▶ What you are asked to do:
Pull out every line below that contains the word "tree", copying each one in full.

▶ Data for the task:
* BEGIN *

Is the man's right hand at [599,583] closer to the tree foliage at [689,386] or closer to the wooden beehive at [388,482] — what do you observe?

* END *
* BEGIN *

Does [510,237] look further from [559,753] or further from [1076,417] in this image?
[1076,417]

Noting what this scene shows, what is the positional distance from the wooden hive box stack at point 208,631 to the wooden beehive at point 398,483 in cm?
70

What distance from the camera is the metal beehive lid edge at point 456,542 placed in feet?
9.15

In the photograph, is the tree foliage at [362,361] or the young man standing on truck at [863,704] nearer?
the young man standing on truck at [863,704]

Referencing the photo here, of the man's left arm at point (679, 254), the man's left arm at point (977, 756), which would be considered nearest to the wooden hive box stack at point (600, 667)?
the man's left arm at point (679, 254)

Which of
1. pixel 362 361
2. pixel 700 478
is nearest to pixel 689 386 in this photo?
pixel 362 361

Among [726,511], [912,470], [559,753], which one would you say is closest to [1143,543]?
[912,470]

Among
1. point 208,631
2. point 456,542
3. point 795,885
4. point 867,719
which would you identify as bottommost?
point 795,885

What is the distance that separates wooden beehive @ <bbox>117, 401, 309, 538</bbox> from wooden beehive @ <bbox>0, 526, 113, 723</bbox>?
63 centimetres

* END *
* BEGIN *

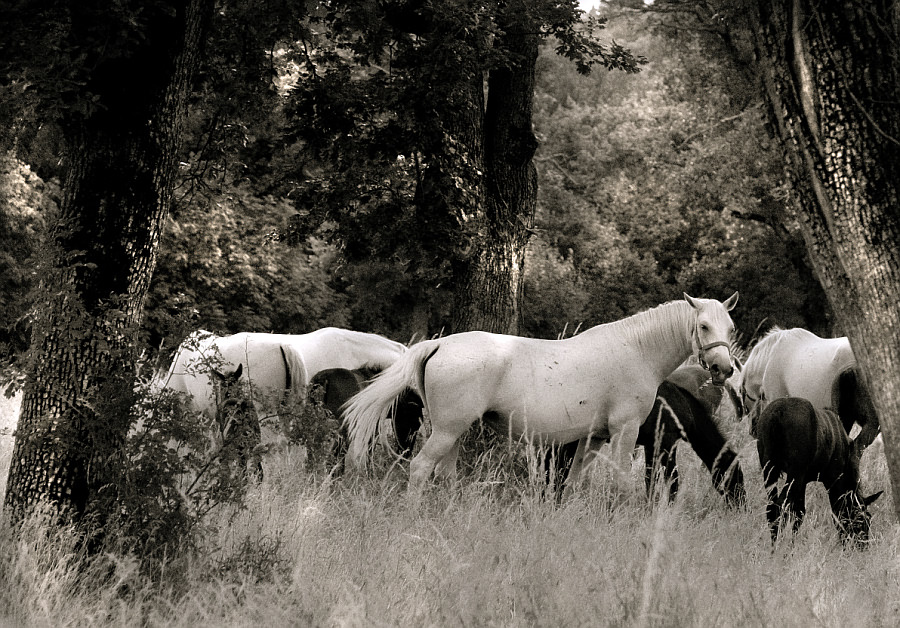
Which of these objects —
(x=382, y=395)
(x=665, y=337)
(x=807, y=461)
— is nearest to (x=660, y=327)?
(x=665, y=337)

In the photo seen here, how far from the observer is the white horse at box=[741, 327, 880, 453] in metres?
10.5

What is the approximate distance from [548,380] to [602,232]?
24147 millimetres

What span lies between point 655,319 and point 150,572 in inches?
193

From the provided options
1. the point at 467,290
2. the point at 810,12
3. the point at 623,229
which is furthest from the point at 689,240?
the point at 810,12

* END *

▶ Response:
Is the man's right hand at [599,583] closer to the tree foliage at [689,386] or closer to the wooden beehive at [388,482] — what do you observe?
In the photograph, is the tree foliage at [362,361] or the young man standing on truck at [863,704] nearer?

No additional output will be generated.